Automatically catch hardcoded API keys and security antipatterns in every pull request.
Enforce consistent input validation and error handling across new endpoints without manual review.
Define team coding standards once in text files and have them checked automatically on all future changes.
Reduce time spent on repetitive code review feedback by flagging common issues with suggested fixes.
Requires LLM API key (OpenAI, etc.) and GitHub Actions workflow configuration.

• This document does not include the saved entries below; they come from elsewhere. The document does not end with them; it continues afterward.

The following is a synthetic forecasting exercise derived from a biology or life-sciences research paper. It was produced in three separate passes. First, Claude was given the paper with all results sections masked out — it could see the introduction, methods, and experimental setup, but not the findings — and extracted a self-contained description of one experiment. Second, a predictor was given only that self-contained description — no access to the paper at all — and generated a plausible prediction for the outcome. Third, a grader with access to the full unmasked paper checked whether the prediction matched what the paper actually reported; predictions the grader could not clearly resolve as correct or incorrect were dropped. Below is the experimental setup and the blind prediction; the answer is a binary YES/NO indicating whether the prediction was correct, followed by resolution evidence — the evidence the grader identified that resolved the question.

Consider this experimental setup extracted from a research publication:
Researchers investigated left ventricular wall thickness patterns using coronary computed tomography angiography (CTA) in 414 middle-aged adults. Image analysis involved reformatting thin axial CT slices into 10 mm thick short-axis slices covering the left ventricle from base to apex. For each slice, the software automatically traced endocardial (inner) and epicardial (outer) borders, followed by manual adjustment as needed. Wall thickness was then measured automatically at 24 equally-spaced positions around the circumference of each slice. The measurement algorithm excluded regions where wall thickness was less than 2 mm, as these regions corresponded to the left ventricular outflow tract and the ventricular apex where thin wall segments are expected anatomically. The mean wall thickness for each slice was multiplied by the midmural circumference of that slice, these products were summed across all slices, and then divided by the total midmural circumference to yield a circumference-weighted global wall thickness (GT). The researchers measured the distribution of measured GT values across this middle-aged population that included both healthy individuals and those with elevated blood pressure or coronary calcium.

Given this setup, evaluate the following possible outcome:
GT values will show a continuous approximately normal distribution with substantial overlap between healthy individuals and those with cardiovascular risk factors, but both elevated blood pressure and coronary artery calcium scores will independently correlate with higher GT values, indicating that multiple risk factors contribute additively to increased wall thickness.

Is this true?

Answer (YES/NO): NO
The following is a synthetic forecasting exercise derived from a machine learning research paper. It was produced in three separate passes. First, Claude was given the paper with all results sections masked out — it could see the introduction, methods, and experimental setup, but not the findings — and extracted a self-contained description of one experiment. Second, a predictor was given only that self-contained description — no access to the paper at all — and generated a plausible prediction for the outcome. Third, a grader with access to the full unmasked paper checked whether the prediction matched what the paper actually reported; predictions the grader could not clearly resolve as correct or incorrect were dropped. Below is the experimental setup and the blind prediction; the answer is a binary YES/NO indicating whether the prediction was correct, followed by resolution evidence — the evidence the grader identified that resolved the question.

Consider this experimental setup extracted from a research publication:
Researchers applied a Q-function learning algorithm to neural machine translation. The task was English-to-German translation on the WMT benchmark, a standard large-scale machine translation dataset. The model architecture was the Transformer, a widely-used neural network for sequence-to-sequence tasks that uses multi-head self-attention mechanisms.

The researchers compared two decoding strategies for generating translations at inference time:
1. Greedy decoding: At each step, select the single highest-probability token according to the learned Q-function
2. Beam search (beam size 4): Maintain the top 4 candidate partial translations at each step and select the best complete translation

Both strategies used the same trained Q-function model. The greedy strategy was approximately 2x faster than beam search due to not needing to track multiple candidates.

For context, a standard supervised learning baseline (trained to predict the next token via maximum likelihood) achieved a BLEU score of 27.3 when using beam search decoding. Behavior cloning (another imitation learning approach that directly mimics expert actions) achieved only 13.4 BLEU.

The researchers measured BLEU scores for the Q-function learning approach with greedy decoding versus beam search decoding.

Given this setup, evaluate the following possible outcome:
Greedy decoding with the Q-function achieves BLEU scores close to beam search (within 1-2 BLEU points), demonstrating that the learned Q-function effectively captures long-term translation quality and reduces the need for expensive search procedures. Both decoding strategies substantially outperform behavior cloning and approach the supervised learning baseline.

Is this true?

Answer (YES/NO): YES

Continue is a tool that brings automated AI code review directly into your software development workflow, specifically by running checks on every pull request as part of your continuous integration pipeline. The core idea is that you write review criteria in simple text files stored in your repository, and Continue uses AI agents to evaluate whether new code meets those criteria, flagging issues automatically without a human reviewer needing to look at every pull request first. The way it works is straightforward: you create markdown files in a folder called .continue/checks/ inside your project. Each file describes a check, such as "make sure no API keys are hardcoded" or "confirm all new endpoints validate input." When a pull request is opened, Continue runs these checks as GitHub status checks, the same kind of green or red indicators you already see from automated tests. If a check fails, Continue not only marks it red but also suggests a concrete code diff to fix the problem. This is useful for development teams who want consistent code quality standards enforced automatically. Instead of relying on human reviewers to catch the same recurring issues, security antipatterns, missing error handling, style violations, you encode those rules once and the AI enforces them on every future change. Because the checks are just text files in version control, the whole team can contribute to and audit them like any other code. The project includes a command-line tool called the Continue CLI, installable via a shell script or npm, as well as extensions for code editors including VS Code and JetBrains IDEs. The stack is TypeScript, and the system integrates with large language models to power the actual review logic.
Generated 2026-05-18 · Model: sonnet-4-6 · Verify against the repo before relying on details.